A seven-foot portrait of former chief minister and late leader of the All India Anna Dravida Munnetra Kazhagam J Jayalalithaa was unveiled in the Tamil Nadu Assembly on Monday.

However, the main Opposition Dravida Munnetra Kazhagam moved the Madras High Court seeking to remove the portrait, reported The Times of India. The DMK and the Congress did not attend the ceremony.

DMK leader MK Stalin said unveiling a portrait of a leader who was convicted by the Supreme Court in a disproportionate assets case would not only set the wrong precedent but was also “against the law”, The Hindu reported.

Jayalalithaa was the main accused in the case in which the party’s former General Secretary VK Sasikala was sentenced to four years in prison. Jayalalithaa’s death in 2016, before the Supreme Court upheld the conviction, resulted in the charges against her being abated.

Calling it a “black move”, Stalin claimed the portrait was unveiled in a hurry as a petition filed by a DMK party MLA against it was pending in court. “As the case will be taken up for hearing, the government has organised the event in a hurried manner before 9.30 am,” he said.

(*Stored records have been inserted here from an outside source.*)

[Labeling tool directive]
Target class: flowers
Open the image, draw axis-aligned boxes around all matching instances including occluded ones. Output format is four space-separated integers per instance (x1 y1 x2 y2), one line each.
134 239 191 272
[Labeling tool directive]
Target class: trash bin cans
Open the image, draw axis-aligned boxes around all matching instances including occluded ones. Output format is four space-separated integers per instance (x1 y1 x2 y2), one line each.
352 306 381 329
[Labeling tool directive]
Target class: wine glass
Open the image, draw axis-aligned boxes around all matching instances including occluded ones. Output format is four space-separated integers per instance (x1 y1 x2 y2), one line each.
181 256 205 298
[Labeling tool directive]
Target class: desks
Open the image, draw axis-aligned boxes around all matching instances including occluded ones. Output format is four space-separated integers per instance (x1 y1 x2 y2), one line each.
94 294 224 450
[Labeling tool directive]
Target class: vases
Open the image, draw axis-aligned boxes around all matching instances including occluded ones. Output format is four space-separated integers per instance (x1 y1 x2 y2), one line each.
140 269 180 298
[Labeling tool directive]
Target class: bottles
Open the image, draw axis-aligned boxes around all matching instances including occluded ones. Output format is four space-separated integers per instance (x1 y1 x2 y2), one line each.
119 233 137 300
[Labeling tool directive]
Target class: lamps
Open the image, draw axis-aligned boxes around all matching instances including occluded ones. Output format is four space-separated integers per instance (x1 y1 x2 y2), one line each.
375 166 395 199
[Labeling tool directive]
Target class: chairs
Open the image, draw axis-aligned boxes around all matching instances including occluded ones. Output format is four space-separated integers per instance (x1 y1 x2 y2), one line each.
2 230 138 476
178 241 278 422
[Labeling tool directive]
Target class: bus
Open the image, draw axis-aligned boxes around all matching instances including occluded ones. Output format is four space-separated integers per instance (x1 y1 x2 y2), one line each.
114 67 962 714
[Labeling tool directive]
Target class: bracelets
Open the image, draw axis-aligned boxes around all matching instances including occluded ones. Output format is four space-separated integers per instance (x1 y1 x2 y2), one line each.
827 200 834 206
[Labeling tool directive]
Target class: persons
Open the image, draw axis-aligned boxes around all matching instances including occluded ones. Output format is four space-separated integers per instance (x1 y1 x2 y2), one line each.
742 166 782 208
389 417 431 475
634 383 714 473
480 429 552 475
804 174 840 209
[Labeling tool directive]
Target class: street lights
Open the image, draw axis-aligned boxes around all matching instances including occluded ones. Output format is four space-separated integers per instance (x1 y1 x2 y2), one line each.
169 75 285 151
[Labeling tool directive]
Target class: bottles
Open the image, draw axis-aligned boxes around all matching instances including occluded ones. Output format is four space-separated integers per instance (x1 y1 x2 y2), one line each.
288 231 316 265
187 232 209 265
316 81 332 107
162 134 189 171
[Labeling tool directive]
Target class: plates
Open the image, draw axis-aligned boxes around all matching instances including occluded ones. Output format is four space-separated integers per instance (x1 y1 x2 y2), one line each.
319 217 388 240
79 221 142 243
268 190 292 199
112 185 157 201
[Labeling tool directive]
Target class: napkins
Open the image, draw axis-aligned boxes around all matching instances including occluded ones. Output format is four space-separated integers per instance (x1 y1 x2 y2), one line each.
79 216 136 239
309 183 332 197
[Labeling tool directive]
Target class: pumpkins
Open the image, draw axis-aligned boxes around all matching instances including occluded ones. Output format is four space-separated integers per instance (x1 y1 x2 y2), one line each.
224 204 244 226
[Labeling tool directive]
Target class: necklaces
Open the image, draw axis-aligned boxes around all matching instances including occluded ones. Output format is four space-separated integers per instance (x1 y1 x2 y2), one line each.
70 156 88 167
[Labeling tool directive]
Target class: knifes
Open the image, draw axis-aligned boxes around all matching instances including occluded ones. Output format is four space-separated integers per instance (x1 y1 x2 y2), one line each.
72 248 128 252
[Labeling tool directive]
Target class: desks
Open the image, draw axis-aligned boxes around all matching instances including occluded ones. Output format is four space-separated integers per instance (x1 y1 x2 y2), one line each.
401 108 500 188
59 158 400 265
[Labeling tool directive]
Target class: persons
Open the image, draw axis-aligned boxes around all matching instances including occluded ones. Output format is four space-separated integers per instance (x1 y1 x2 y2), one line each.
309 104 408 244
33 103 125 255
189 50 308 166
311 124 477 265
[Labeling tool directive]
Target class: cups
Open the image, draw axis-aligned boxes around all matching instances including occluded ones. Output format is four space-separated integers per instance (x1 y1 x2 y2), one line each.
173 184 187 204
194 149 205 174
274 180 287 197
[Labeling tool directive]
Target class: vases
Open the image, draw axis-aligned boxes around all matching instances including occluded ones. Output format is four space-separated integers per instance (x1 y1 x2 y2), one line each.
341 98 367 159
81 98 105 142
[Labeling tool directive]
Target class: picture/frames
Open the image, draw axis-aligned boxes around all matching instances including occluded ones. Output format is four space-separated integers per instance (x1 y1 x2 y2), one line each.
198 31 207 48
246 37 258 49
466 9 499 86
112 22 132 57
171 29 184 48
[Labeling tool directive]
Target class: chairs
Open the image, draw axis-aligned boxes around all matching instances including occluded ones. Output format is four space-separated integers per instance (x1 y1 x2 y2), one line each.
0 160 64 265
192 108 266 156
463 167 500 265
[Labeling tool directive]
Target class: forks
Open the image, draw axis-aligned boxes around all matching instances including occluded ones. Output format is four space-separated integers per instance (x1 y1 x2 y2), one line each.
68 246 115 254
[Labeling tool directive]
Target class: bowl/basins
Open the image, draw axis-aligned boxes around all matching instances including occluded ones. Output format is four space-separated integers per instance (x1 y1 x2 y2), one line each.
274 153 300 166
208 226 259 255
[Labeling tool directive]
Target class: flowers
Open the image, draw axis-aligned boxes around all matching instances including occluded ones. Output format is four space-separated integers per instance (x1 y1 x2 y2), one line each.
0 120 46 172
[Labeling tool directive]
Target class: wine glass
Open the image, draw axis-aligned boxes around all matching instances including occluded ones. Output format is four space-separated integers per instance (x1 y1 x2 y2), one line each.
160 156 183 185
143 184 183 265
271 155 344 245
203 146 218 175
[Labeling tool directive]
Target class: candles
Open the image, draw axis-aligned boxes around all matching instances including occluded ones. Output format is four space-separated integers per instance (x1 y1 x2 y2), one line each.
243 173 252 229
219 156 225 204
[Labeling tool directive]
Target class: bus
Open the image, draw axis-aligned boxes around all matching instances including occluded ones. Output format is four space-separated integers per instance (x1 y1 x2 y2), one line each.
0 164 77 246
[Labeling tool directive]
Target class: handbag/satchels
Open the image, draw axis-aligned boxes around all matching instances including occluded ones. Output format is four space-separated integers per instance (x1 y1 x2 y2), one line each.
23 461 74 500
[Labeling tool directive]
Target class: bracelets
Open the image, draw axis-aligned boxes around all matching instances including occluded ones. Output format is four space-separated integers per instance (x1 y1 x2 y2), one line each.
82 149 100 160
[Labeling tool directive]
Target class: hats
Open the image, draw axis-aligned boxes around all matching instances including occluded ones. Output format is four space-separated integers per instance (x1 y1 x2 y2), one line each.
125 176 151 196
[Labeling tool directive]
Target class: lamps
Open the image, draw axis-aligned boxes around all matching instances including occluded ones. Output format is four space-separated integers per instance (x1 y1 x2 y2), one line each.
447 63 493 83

On Monday, Chief Minister Edappadi K Palaniswami and Assembly Speaker P Dhanapal unveiled the portrait. Palaniswami had earlier written to Prime Minister Narendra Modi asking him to be the chief guest, but decided to preside over the event as there was no reply from the Prime Minister’s Office.

The Congress, Vijayakanth’s Desiya Murpokku Dravida Kazhagam and some activists also reportedly criticised the government for putting up the portrait.

Jayaram Venkatesan, convenor of Arappor Iyakkam, an anti-corruption forum, told The Hindu that while there is “no legal bar against the unveiling of Jayalalithaa’s portrait, it is not appropriate. If she had been alive, she would have been in jail now.”